## BEGIN INFORMATION GIVEN

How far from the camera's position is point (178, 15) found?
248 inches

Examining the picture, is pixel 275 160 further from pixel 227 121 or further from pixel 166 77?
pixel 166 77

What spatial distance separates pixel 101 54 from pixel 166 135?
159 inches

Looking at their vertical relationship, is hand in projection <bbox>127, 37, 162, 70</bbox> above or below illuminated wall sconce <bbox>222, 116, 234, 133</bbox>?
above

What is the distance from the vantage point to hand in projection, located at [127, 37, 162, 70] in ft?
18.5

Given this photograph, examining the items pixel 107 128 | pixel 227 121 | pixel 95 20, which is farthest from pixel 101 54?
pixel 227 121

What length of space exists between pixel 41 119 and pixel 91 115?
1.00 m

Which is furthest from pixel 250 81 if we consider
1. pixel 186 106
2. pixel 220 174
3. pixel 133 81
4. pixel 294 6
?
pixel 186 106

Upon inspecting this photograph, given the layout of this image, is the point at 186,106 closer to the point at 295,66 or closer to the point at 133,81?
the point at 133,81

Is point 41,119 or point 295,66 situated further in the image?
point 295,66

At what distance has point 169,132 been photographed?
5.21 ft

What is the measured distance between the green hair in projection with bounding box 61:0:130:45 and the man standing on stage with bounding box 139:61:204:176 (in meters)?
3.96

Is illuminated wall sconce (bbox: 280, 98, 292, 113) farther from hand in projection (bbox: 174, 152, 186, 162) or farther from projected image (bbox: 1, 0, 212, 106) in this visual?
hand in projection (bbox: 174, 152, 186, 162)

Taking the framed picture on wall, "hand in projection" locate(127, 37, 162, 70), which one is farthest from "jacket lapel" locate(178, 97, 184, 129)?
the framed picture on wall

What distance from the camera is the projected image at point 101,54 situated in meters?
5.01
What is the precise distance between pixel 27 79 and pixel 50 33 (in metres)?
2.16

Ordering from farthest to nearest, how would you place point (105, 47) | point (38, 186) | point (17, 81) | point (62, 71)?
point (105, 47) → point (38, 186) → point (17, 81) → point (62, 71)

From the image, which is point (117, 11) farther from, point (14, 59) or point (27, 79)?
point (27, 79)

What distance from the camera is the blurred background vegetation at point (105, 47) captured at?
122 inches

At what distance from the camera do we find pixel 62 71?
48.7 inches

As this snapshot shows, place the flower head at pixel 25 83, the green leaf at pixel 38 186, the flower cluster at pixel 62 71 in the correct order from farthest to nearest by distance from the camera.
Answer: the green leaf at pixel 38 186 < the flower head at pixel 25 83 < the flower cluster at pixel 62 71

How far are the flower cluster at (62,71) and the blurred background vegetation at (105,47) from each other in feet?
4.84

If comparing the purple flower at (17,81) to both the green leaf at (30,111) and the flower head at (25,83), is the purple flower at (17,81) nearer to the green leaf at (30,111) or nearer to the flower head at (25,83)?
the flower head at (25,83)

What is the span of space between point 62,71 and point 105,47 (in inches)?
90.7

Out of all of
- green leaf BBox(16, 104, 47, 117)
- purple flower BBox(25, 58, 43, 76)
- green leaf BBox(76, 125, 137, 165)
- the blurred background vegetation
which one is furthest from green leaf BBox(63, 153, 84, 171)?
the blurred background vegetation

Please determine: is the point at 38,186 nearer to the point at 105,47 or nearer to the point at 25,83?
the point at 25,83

## END INFORMATION GIVEN

*TASK REQUIREMENTS*. Rewrite all of the items above with "illuminated wall sconce" changed to "lit wall sconce", leaving everything else unchanged.

*OUTPUT OF THE TASK*.
How far from the camera's position is point (178, 15) found?
248 inches

Examining the picture, is pixel 275 160 further from pixel 227 121 or further from pixel 166 77?
pixel 166 77

What spatial distance separates pixel 101 54 from pixel 166 135?
159 inches

Looking at their vertical relationship, is hand in projection <bbox>127, 37, 162, 70</bbox> above or below lit wall sconce <bbox>222, 116, 234, 133</bbox>?
above

What is the distance from the vantage point to hand in projection, located at [127, 37, 162, 70] in ft?
18.5

Given this photograph, examining the items pixel 107 128 | pixel 227 121 | pixel 95 20, which is farthest from pixel 101 54?
pixel 227 121

What length of space exists between pixel 41 119 and pixel 91 115?
1.00 m

Which is furthest from pixel 250 81 if we consider
1. pixel 186 106
2. pixel 220 174
3. pixel 133 81
4. pixel 294 6
?
pixel 186 106

Upon inspecting this photograph, given the layout of this image, is the point at 186,106 closer to the point at 295,66 or closer to the point at 133,81?
the point at 133,81

Is point 41,119 or point 295,66 situated further in the image?
point 295,66

At what distance has point 169,132 been photographed?
5.21 ft

What is the measured distance between the green hair in projection with bounding box 61:0:130:45 and the man standing on stage with bounding box 139:61:204:176 (in meters)?
3.96

Is lit wall sconce (bbox: 280, 98, 292, 113) farther from hand in projection (bbox: 174, 152, 186, 162) or farther from projected image (bbox: 1, 0, 212, 106) in this visual?
hand in projection (bbox: 174, 152, 186, 162)

Taking the framed picture on wall, "hand in projection" locate(127, 37, 162, 70), which one is farthest from "jacket lapel" locate(178, 97, 184, 129)?
the framed picture on wall

What distance from the camera is the projected image at point 101,54 situated in meters?
5.01
What is the precise distance between pixel 27 79 and pixel 50 33 (in metres)?
2.16

Ordering from farthest to nearest, how would you place point (105, 47) | point (38, 186) | point (17, 81) | point (62, 71)?
point (105, 47) → point (38, 186) → point (17, 81) → point (62, 71)

From the image, which is point (117, 11) farther from, point (14, 59) or point (27, 79)?
point (27, 79)

What distance from the camera is the blurred background vegetation at point (105, 47) captured at?
122 inches

At what distance from the camera do we find pixel 62 71?
48.7 inches

As this snapshot shows, place the flower head at pixel 25 83, the green leaf at pixel 38 186, the flower cluster at pixel 62 71 in the correct order from farthest to nearest by distance from the camera.
Answer: the green leaf at pixel 38 186 < the flower head at pixel 25 83 < the flower cluster at pixel 62 71

How far are the flower cluster at (62,71) and the blurred background vegetation at (105,47) from each other in feet?
4.84

If comparing the purple flower at (17,81) to both the green leaf at (30,111) and the flower head at (25,83), is the purple flower at (17,81) nearer to the green leaf at (30,111) or nearer to the flower head at (25,83)?
the flower head at (25,83)

What is the span of space between point 62,71 and point 105,47 (in inches)?
90.7

Out of all of
- green leaf BBox(16, 104, 47, 117)
- purple flower BBox(25, 58, 43, 76)
- green leaf BBox(76, 125, 137, 165)
- the blurred background vegetation
which one is furthest from green leaf BBox(63, 153, 84, 171)?
the blurred background vegetation

Please determine: is the point at 38,186 nearer to the point at 105,47 or nearer to the point at 25,83?
the point at 25,83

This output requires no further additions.